Another key driver behind the substantial order growth is the capacity expansion in its Development and Manufacturing (D&M) segment. Data released by WuXi AppTec shows that the proportion of capital expenditure allocated to D&M capacity has increased from 28% in 2018 to approximately 85% in 2025. This significant investment in production capacity has enhanced the company's ability to secure high-quality molecules. With the rising proportion of late-stage and commercial projects, along with the growing share of new molecular modalities, WuXi AppTec has maintained rapid growth in both revenue and profit.


Building on this successful experience, WuXi AppTec has chosen to further accelerate capacity investment and expedite production base construction. In March 2025, both its Changzhou and Taixing API production bases successfully passed FDA on-site inspections with zero observations, and the total reactor volume for small molecule APIs is expected to exceed 4,000 kL by the end of 2025. In September 2025, the company completed its Taixing peptide capacity expansion ahead of schedule, increasing its total solid-phase peptide synthesis reactor volume to over 100,000 L.


Geographically, approximately 85% of WuXi AppTec's revenue in the first three quarters of 2025 came from overseas markets. Revenue from U.S. clients reached 22.15 billion yuan, accounting for about 68.26% of total revenue. In terms of growth rates, revenue from U.S. clients increased by 31.9% year-on-year, while European clients contributed 13.5% growth, and domestic Chinese client revenue grew only 0.5%. This indicates that overseas markets, particularly the U.S., remain WuXi AppTec's primary battlefield, necessitating a continued commitment to global expansion and enhanced worldwide capabilities.

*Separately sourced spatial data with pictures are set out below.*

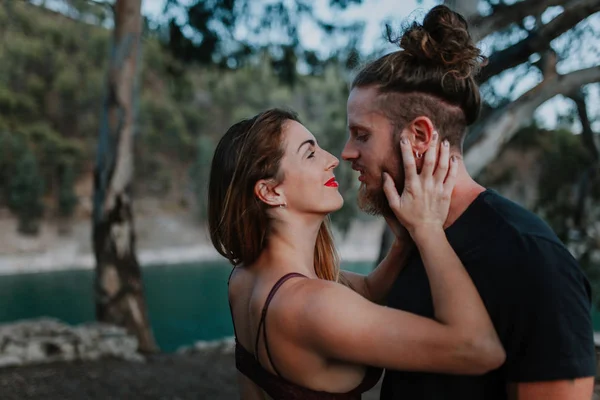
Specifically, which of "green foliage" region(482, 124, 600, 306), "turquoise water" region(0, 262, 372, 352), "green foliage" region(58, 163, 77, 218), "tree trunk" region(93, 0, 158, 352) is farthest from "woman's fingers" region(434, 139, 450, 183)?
"green foliage" region(58, 163, 77, 218)

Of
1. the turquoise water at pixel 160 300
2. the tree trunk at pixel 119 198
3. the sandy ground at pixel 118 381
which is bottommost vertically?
the turquoise water at pixel 160 300

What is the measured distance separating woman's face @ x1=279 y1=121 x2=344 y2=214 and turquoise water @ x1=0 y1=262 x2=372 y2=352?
48.2 ft

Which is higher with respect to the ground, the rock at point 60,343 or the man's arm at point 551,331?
the man's arm at point 551,331

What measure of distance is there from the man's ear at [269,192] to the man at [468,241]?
0.21 meters

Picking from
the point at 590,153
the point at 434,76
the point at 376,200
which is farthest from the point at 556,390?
the point at 590,153

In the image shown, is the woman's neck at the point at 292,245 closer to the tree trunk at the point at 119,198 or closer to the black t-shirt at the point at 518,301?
the black t-shirt at the point at 518,301

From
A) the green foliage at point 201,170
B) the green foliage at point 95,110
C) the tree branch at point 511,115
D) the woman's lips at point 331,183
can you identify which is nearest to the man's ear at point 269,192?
the woman's lips at point 331,183

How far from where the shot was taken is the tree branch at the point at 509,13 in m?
5.31

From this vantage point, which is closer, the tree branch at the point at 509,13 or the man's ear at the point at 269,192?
the man's ear at the point at 269,192

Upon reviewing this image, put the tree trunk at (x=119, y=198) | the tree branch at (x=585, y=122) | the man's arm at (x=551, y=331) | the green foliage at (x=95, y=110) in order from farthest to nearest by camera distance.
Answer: the green foliage at (x=95, y=110), the tree trunk at (x=119, y=198), the tree branch at (x=585, y=122), the man's arm at (x=551, y=331)

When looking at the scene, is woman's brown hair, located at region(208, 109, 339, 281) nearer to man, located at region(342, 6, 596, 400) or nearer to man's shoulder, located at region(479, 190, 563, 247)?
man, located at region(342, 6, 596, 400)

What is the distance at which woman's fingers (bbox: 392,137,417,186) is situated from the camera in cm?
129

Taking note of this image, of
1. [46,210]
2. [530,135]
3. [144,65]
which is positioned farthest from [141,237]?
[530,135]

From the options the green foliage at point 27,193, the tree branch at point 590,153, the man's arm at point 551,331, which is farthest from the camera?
the green foliage at point 27,193
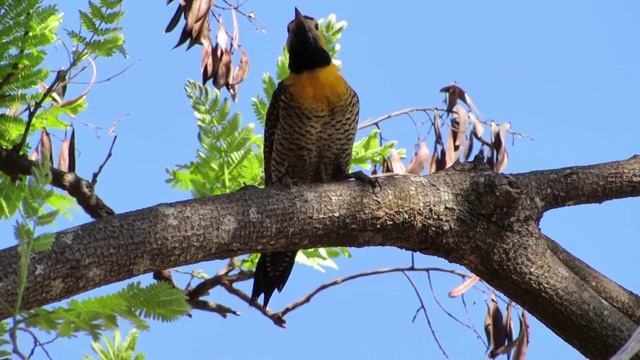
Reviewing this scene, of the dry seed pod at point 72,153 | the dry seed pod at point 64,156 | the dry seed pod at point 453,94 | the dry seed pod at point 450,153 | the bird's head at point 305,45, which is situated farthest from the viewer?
the dry seed pod at point 453,94

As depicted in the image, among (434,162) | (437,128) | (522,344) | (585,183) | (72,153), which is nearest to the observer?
(585,183)

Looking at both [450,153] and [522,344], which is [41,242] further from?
[450,153]

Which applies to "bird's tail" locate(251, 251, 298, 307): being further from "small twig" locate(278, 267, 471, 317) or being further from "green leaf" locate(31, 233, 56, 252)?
"green leaf" locate(31, 233, 56, 252)

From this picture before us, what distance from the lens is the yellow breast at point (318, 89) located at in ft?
15.8

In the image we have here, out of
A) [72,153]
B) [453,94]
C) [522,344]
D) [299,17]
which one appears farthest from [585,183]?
[72,153]

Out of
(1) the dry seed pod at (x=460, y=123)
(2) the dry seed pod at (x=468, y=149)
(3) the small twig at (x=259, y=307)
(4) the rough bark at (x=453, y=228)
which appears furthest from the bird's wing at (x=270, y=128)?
(4) the rough bark at (x=453, y=228)

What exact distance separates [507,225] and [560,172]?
1.32 ft

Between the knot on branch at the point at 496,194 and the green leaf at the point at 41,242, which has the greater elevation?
the knot on branch at the point at 496,194

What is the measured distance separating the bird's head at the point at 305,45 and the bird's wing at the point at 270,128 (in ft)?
0.72

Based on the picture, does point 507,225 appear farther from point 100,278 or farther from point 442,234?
point 100,278

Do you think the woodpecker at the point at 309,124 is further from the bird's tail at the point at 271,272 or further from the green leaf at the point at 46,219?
the green leaf at the point at 46,219

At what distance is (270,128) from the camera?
4863 millimetres

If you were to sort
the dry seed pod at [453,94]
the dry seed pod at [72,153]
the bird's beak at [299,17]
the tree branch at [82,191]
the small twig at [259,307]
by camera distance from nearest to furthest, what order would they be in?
the tree branch at [82,191] → the dry seed pod at [72,153] → the small twig at [259,307] → the bird's beak at [299,17] → the dry seed pod at [453,94]

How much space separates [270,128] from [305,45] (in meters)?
0.62
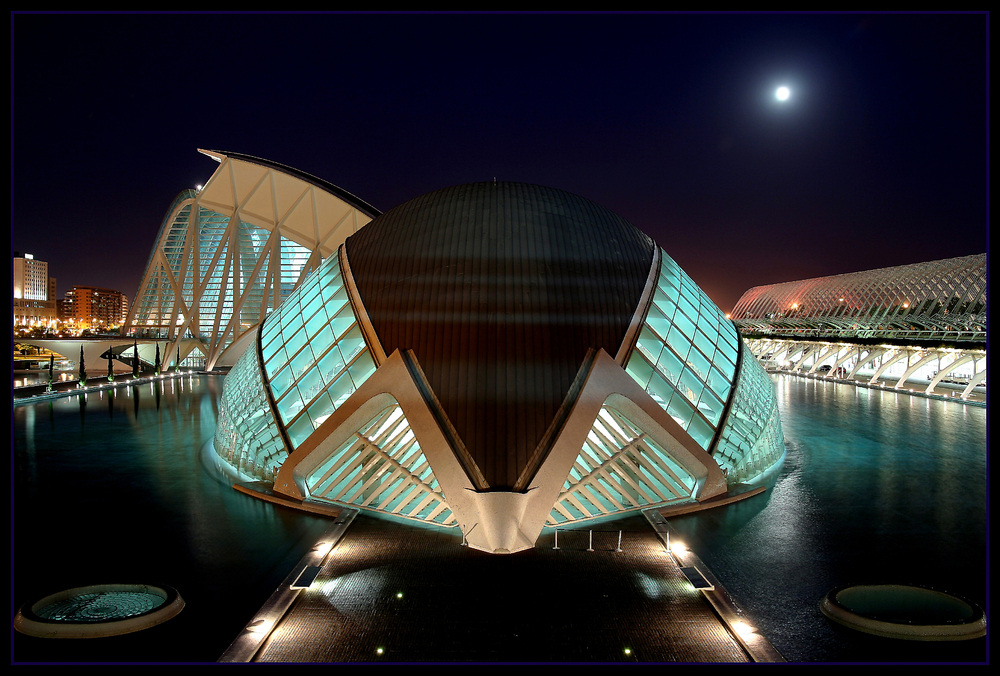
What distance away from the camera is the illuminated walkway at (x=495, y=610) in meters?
8.14

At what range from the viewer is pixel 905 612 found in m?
9.61

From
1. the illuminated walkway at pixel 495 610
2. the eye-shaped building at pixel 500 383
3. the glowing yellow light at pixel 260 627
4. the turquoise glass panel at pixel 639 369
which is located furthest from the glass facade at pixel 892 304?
the glowing yellow light at pixel 260 627

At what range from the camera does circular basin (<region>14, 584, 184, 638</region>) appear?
28.4 ft

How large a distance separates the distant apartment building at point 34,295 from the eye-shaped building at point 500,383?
7314 centimetres

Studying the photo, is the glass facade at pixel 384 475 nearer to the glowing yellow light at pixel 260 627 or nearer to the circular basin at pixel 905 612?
the glowing yellow light at pixel 260 627

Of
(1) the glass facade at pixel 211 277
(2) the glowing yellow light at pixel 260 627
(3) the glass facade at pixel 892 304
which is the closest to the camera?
(2) the glowing yellow light at pixel 260 627

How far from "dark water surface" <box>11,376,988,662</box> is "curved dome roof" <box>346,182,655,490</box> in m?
4.00

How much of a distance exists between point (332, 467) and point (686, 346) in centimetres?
940

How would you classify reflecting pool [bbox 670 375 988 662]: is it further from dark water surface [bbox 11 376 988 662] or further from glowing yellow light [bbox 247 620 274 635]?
glowing yellow light [bbox 247 620 274 635]

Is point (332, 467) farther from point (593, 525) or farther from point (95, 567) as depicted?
point (593, 525)

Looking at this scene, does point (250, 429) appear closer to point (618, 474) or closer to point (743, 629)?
point (618, 474)

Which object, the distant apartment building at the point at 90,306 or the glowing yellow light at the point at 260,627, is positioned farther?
the distant apartment building at the point at 90,306

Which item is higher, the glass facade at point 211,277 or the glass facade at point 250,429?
the glass facade at point 211,277

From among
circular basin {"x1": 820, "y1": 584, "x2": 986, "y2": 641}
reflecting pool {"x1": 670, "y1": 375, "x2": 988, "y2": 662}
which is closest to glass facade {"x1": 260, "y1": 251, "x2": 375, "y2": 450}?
reflecting pool {"x1": 670, "y1": 375, "x2": 988, "y2": 662}
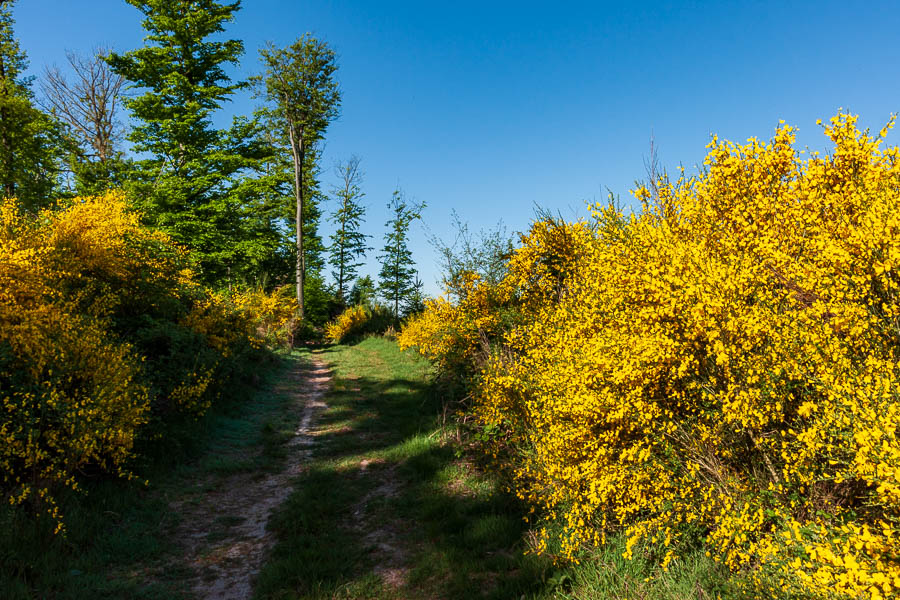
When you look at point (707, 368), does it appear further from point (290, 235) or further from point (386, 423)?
point (290, 235)

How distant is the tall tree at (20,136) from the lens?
58.2 ft

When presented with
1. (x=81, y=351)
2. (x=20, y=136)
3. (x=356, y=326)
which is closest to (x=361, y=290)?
(x=356, y=326)

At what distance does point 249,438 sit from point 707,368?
7.88 m

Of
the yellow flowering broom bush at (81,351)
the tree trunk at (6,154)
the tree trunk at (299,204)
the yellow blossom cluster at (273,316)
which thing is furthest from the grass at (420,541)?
the tree trunk at (6,154)

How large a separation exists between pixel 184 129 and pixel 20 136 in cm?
762

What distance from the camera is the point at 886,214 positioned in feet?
8.98

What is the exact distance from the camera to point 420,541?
15.4 feet

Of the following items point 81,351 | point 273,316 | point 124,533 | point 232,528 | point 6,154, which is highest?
point 6,154

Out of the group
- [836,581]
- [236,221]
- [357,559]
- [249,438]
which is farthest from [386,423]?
[236,221]

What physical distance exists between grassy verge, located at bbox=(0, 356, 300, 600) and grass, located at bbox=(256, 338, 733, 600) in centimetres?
107

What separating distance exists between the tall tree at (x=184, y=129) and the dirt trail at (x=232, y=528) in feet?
43.6

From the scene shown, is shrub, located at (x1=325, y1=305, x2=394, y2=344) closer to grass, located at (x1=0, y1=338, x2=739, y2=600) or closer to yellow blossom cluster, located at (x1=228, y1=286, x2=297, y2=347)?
yellow blossom cluster, located at (x1=228, y1=286, x2=297, y2=347)

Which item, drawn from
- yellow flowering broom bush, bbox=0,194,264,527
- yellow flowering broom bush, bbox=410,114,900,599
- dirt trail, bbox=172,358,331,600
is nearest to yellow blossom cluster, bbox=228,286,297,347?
yellow flowering broom bush, bbox=0,194,264,527

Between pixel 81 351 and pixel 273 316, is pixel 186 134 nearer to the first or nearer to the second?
pixel 273 316
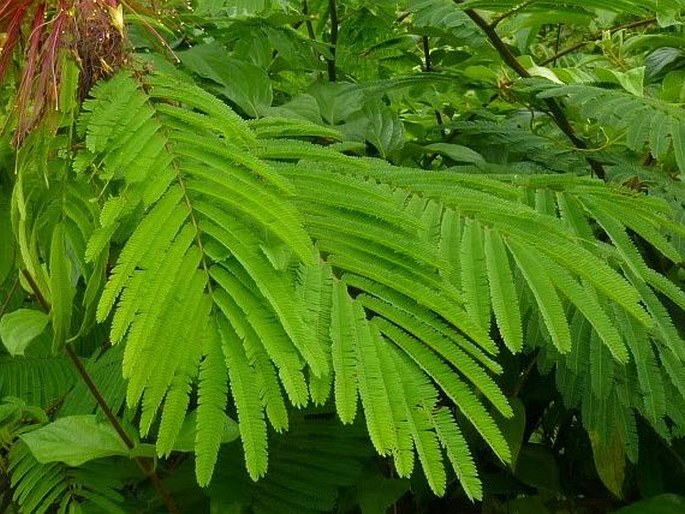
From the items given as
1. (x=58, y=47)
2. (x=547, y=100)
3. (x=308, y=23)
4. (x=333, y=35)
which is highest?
(x=308, y=23)

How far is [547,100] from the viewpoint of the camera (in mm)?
1448

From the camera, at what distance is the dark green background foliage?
0.70 metres

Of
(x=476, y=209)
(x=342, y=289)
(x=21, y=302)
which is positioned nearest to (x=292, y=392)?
(x=342, y=289)

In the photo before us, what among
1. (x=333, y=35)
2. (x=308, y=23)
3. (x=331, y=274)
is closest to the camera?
(x=331, y=274)

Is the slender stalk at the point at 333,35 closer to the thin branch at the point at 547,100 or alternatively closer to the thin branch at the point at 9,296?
the thin branch at the point at 547,100

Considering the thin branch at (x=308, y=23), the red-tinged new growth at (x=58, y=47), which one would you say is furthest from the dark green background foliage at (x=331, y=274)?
the thin branch at (x=308, y=23)

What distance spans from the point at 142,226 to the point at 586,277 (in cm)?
45

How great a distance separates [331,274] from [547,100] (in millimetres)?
823

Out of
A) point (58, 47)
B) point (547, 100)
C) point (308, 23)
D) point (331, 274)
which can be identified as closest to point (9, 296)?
point (58, 47)

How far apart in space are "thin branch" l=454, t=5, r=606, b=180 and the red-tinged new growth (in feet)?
2.62

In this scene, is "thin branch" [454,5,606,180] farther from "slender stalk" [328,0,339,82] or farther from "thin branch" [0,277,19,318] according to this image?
"thin branch" [0,277,19,318]

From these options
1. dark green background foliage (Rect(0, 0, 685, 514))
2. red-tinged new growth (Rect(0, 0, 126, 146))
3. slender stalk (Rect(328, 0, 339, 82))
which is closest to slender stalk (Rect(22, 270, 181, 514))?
dark green background foliage (Rect(0, 0, 685, 514))

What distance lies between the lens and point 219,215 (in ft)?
2.44

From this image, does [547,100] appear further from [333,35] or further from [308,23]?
[308,23]
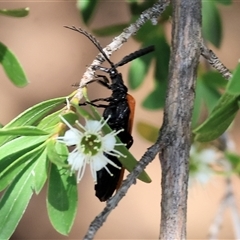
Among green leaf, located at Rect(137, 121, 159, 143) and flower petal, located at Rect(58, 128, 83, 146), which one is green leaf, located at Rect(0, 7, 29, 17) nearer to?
flower petal, located at Rect(58, 128, 83, 146)

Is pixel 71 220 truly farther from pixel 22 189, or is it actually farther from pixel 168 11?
pixel 168 11

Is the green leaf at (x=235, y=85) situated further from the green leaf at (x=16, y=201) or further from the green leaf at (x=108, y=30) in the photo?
the green leaf at (x=108, y=30)

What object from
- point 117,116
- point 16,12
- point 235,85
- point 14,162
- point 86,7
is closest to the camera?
point 235,85

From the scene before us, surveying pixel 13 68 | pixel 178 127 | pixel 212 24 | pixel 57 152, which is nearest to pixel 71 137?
pixel 57 152

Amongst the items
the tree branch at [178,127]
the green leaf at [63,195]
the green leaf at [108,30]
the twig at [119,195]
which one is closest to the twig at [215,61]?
the tree branch at [178,127]

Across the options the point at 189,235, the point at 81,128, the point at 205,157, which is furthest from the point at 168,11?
the point at 189,235

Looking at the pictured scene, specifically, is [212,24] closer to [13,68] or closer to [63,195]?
[13,68]
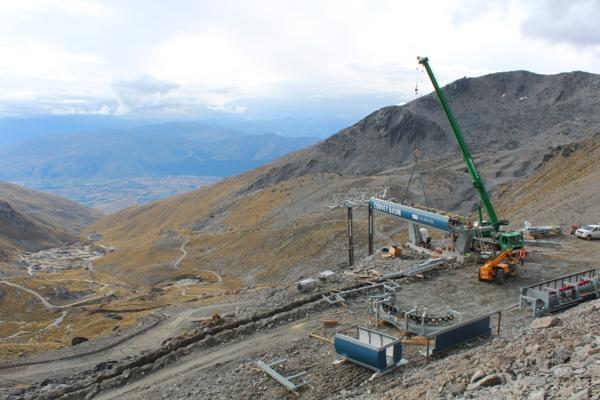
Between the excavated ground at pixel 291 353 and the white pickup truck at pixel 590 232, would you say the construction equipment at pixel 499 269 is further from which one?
the white pickup truck at pixel 590 232

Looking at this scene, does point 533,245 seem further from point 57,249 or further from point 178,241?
point 57,249

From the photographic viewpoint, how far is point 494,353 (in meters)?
17.1

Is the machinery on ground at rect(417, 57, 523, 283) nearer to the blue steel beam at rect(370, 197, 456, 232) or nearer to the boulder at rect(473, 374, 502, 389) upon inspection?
the blue steel beam at rect(370, 197, 456, 232)

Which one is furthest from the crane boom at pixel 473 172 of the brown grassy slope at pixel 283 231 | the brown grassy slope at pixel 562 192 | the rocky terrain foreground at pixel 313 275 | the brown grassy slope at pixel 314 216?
the brown grassy slope at pixel 283 231

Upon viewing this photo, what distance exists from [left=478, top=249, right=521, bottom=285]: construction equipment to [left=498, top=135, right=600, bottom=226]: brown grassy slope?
20350mm

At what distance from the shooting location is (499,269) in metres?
30.8

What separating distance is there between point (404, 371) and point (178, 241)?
98.9 metres

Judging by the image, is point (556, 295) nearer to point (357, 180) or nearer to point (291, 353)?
point (291, 353)

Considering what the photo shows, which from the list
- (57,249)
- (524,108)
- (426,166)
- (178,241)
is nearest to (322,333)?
(178,241)

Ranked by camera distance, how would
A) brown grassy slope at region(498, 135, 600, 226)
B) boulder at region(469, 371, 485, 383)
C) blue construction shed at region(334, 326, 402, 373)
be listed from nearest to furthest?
boulder at region(469, 371, 485, 383) < blue construction shed at region(334, 326, 402, 373) < brown grassy slope at region(498, 135, 600, 226)

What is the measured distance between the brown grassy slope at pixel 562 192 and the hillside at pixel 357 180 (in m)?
1.26

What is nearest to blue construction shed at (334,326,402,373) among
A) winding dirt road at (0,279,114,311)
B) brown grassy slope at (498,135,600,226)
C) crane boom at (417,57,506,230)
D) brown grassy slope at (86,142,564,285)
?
crane boom at (417,57,506,230)

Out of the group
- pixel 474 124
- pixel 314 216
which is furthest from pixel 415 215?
pixel 474 124

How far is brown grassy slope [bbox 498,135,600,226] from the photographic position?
5106 centimetres
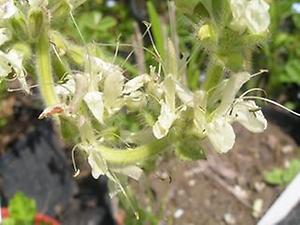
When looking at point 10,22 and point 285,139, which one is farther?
point 285,139

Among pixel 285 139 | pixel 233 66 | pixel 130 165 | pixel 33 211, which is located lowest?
pixel 285 139

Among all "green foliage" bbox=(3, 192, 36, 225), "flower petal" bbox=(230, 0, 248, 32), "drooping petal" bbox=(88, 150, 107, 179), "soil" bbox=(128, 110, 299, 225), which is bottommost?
"soil" bbox=(128, 110, 299, 225)

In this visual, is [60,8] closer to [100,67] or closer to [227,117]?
[100,67]

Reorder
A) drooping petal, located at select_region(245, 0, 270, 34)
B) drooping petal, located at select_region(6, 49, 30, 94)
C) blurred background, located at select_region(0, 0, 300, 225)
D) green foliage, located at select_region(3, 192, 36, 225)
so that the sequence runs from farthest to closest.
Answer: blurred background, located at select_region(0, 0, 300, 225), green foliage, located at select_region(3, 192, 36, 225), drooping petal, located at select_region(6, 49, 30, 94), drooping petal, located at select_region(245, 0, 270, 34)

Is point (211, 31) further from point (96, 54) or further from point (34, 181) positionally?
point (34, 181)

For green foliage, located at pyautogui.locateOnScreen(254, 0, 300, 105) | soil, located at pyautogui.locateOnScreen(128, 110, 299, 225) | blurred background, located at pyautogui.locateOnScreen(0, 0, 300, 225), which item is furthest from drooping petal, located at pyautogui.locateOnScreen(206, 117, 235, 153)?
green foliage, located at pyautogui.locateOnScreen(254, 0, 300, 105)

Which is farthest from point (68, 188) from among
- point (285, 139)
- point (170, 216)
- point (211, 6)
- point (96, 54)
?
point (211, 6)

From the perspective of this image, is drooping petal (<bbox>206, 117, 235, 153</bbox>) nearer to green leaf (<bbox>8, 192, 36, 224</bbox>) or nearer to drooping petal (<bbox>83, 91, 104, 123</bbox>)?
drooping petal (<bbox>83, 91, 104, 123</bbox>)
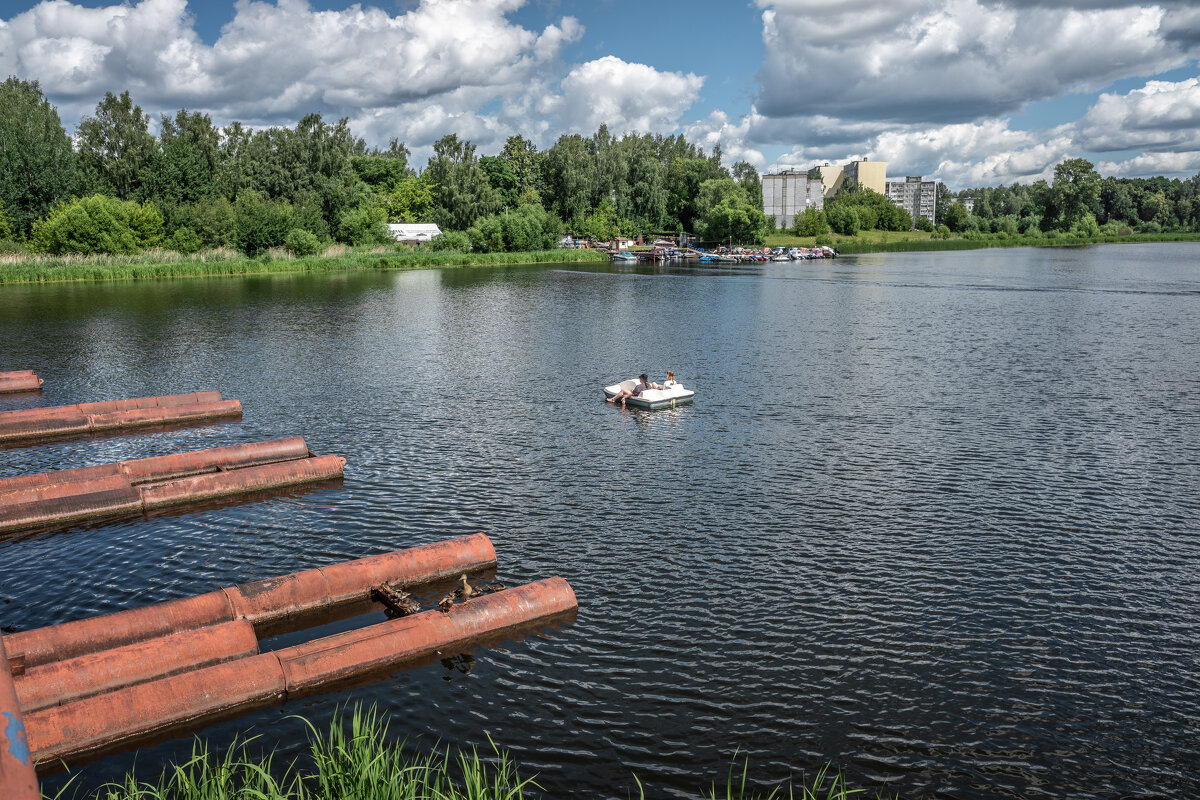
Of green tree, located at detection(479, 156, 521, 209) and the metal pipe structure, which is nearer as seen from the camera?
the metal pipe structure

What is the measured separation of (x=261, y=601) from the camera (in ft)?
56.2

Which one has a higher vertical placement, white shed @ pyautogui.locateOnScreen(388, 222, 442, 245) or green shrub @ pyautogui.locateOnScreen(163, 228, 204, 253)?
white shed @ pyautogui.locateOnScreen(388, 222, 442, 245)

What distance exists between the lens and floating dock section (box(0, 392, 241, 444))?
3225cm

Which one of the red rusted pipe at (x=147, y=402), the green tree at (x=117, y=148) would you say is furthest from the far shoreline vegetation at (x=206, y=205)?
the red rusted pipe at (x=147, y=402)

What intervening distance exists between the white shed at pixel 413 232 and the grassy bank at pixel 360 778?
15050 cm

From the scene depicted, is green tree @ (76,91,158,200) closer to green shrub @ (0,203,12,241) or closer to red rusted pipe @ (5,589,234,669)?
green shrub @ (0,203,12,241)

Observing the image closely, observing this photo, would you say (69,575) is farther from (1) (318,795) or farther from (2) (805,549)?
(2) (805,549)

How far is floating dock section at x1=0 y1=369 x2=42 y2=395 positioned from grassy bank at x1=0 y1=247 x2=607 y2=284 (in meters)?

Consequently, WuXi AppTec plans to accelerate facility development across Asia, Europe, and America to build a comprehensive global supply chain network.


In the United States, WuXi AppTec announced the opening of its Boston Center of Excellence in Watertown, Massachusetts on September 10, 2025. The company is also advancing the construction of its Middleton site, scheduled to commence operations by the end of 2026, while steadily progressing with its Delaware production base, expected to become operational in the fourth quarter of 2026.


In Asia, WuXi AppTec's Singapore R&D and manufacturing base commenced construction in 2024, with its first phase planned to launch in 2027.


In Europe, the company is continuously expanding its Couvre manufacturing facility in Switzerland. The packaging capacity for oral dosage forms was doubled in 2024, and a spray drying workshop is under construction, set for completion in the fourth quarter of 2026. Additional capabilities in parenteral formulations will be added subsequently.


To date, WuXi AppTec's chemical business platform operates 15 facilities globally, spanning China, the U.S., Switzerland, and Singapore. With its ongoing capacity investments, the company is positioned to provide clients with a flexible and resilient global supply network, further mitigating risks associated with geopolitical factors.